15

738 114 48
                                    

Chan öğle aralarını ve bazı boş zamanlarını bizimle birlikte geçirmeye başlamıştı. Jisung ve Hyunjin ile gerçekten iyi anlaşmıştı ve onları bu şekilde görmek içimde tarif edilemez bir neşe oluşmasını sağlıyordu. Bilmiyorum buna sebep olan kişi sadece Chan da olabilirdi. Etrafımda olduğu süre boyunca hiç olmadığım kadar neşeli ve hayat doluydum.
Chan, Jisung'un patavatsızlığını, Hyunjin'in umursamazlığını ve onlar hakkında sayabileceğim tüm tatsız şeyleri hoşgörü ile karşılıyor hatta bazen onların dilinden konuşuyordu. Chan fazla zekiydi, bize göre.
Kimin yanında nasıl davranacağını, nasıl konuşacağını biliyordu.
Belki de kimseyi gözü tutmayan Jisung bu yüzden Chan'dan hoşlanmıştı.

Şimdi kasabayı ayaklarımızın altına alacak kadar yüksekte dört kişi oturmuş güneşin batmasını seyrediyoruz. Jisung başını Hyunjin'in dizlerine yaslamış sigarasını tüttürüyor, Hyunjin açtığı ikinci birasından yudumluyor. Onlar birbirleriyle uğraşırlarken Chan onları ufak kıkırtılarla izliyor. Bense huzurla güneşe bakıyorum Chan'ın kıkırtıları kulaklarımı şenlendirirken. Biraz sonra omzumda bir ağırlık hissediyorum.

"Fazla sessizsin."

Chan başını omzuma yaslamış gözleri tıpkı benim gibi güneşe odaklı bir şekilde konuşuyor. Kalbi ağzında atmak ne demek işte o zaman anlıyorum. Saçlarından gelen o harika kokuyu içime çekiyorum yavaşça. Chan'ın benimle kurduğu bu temaslara eskisi kadar korkuyla yaklaşmıyorum belki de bu onun da daha rahat olabilmesini sağlıyor.

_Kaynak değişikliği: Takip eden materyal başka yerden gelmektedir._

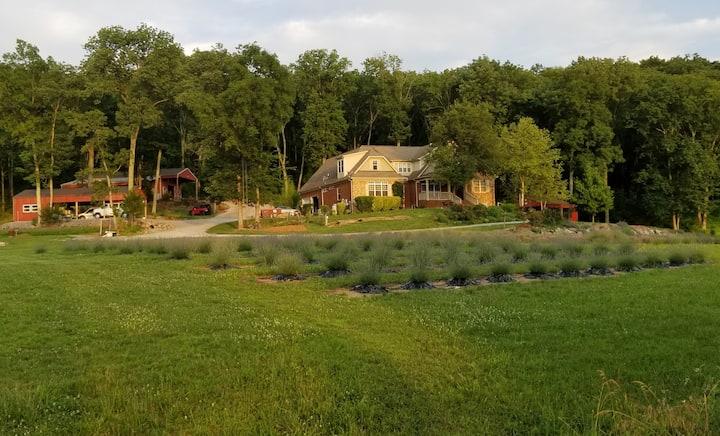 TN Lavender Farm-40 min. S of Nashville- Guest Apt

Sanırım ben aptal bir aşık olma yolunda kararlılıkla yürüyorum.

"Anın tadını çıkarıyorum."

Chan omzumdaki başını yüzüme bakmak için biraz yukarı kaldırıyor. Dudaklarına ona fazlasıyla yakışan bir gülümseme konuk oluyor.

"Anın tadını çıkarıyorsun demek, biraz sonra Chan'ın tadını da çıkaracak gibisin."

Jisung bağırarak konuştuğunda yudumlamış olduğum bira boğazıma kaçıyor ve şiddetli bir öksürüğe tutuluyorum. Herkes gülerek kendime gelmem için çabalarken ben korkuyla Chan'a bakıyorum. Rahatsız olmasından öyle korkuyorum ki söylenecek ve yapılacak olan her şeyi birkaç dakika öncesinde kontrol edebilmenin ne kadar güzel olacağını düşünmeden edemiyorum.
Fakat onun da güldüğünü görünce biraz rahatlıyorum.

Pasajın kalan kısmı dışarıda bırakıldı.